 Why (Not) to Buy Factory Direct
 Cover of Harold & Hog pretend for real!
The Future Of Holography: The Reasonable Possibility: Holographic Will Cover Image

* * *

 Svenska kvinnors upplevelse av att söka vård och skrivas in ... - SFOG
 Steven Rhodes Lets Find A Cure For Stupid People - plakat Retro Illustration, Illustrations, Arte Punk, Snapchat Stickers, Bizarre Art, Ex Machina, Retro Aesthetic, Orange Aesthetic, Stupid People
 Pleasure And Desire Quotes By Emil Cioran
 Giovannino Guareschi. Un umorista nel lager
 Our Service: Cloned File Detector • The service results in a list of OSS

Task brief: Write down only how many lines in the listing contain the word "Cover".

Response to the exercise: 2